Personally, I find all of these lists (the SANS Top 20, the old Top
10, the old Guide, etc) very negative - which is the way they were
designed. Even the chapter headings in the new book from Howard and
LeBlanc are negative.
A few years ago, that's how I thought, too. However, I've moved on.
Sure we need to tell people, don't do X when it is necessary, but I
think human nature works better when ideas are framed in a positive
way. Certainly with business types who don't (yet) understand risk
properly. Read this:
http://www.asktog.com/columns/047HowToWriteAReport.html
I write many reports which occasionally detail pretty bad news for
the recipients.
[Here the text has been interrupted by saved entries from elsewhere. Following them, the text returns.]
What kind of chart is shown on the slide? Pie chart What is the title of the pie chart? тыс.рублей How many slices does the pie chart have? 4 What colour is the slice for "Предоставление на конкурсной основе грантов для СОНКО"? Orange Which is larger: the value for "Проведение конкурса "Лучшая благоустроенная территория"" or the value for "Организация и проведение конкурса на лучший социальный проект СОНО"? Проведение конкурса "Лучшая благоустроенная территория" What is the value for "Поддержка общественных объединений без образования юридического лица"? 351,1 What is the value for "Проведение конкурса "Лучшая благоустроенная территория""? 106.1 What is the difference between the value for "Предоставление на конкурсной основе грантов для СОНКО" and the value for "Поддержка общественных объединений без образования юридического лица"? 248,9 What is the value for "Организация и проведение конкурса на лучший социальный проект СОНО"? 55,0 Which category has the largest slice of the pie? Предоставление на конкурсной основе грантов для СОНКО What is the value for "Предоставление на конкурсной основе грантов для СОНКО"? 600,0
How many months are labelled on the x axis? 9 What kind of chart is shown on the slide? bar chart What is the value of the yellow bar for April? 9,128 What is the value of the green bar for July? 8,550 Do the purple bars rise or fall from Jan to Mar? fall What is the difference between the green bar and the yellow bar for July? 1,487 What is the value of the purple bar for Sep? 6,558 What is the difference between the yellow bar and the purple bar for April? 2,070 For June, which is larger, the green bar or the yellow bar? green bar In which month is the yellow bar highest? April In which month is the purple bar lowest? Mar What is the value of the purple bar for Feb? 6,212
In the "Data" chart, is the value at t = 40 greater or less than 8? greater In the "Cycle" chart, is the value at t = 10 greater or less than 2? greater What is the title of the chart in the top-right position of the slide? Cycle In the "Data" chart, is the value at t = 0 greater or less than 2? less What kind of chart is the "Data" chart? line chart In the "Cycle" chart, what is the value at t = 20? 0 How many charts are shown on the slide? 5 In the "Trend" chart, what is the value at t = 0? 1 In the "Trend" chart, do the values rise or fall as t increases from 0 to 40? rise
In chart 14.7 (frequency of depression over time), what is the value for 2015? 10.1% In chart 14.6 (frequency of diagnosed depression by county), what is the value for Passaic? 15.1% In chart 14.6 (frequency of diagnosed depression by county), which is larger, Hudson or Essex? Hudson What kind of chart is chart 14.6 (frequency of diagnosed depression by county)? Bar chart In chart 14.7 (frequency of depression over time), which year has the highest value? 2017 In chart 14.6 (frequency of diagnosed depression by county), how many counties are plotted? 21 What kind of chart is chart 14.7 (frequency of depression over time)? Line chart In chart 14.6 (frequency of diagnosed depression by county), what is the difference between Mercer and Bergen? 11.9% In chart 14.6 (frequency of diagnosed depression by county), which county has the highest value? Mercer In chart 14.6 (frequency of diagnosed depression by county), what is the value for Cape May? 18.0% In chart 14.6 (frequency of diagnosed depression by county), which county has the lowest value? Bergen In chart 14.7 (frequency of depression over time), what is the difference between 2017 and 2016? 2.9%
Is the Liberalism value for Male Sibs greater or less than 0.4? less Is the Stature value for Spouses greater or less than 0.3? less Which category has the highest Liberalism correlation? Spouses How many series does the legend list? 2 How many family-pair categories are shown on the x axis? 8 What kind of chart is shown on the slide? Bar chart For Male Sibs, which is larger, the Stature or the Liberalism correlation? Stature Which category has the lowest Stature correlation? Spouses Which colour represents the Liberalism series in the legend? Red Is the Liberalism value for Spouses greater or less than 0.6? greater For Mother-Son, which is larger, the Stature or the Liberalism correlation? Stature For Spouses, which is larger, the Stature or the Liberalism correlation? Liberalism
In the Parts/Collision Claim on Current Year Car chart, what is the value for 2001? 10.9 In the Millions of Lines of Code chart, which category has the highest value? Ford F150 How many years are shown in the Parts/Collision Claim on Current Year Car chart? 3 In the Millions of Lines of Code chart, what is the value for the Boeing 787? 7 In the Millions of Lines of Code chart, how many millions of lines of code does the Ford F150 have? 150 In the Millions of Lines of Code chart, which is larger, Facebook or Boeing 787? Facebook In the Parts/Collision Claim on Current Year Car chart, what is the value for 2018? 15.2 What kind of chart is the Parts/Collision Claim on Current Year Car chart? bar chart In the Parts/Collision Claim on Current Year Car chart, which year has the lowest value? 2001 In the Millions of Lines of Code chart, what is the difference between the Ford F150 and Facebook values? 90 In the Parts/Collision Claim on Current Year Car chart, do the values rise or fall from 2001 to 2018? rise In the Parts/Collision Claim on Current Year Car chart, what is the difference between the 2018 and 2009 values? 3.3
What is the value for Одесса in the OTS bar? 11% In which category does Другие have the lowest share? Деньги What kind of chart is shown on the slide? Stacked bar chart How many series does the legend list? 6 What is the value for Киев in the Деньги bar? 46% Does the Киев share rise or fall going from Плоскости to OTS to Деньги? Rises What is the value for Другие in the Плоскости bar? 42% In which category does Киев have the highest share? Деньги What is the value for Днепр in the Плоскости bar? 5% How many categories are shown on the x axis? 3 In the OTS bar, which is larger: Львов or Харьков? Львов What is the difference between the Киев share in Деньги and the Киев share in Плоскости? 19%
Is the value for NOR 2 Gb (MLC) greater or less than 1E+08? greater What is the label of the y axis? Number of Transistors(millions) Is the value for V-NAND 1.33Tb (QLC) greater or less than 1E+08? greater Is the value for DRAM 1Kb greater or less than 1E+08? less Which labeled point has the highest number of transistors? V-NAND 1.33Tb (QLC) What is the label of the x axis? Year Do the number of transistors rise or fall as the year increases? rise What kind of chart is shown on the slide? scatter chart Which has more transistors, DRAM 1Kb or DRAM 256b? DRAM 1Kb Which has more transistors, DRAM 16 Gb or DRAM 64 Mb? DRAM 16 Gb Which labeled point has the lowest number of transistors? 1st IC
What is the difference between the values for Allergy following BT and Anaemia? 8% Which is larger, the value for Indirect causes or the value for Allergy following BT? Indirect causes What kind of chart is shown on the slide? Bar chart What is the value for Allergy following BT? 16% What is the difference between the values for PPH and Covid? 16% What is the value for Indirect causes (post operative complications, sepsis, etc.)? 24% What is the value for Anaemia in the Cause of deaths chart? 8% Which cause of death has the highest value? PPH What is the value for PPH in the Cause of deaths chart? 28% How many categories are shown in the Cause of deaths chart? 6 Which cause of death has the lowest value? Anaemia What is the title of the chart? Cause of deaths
Typically, they are not technical people (nor
necessarily should they be - well-written reports should be
understandable by lay people). Tog's essay was an eye opener for me
and I wish I'd read it sooner. With my more positive approach, I'm
getting greater traction and things are getting fixed. Before, they'd
often go "it's all too hard, we accept this risk, next!"
I strongly believe we are here to enable secure business, not get in
the way. Too many security folks* forget that we exist to make sure
that ordinary folks don't lose money, don't see their details lost to
identity thieves, and don't lose privacy. "Thou Shalt Not ..." lists
don't really work in this "enable secure business" ideology.
That's why the Guide has moved from negative titles to positive or
neutral titles. I've tried as hard as I can do phrase the issue in
terms of "This is the business reason why we check for this issue.
Check X. Do Y", rather than say "Faulty authorization. Don't do X.
It's bad. M'kay?".
Only a few times I resorted to "don't do X" when it was truly
unavoidable and that's a few times too many. Hopefully, by Guide 2.1
I can make it even more positive.
Andrew
* But then again, many people in the security field are into the
power trip thing and actually help to abuse privacy, but that's a
different conversation for another day.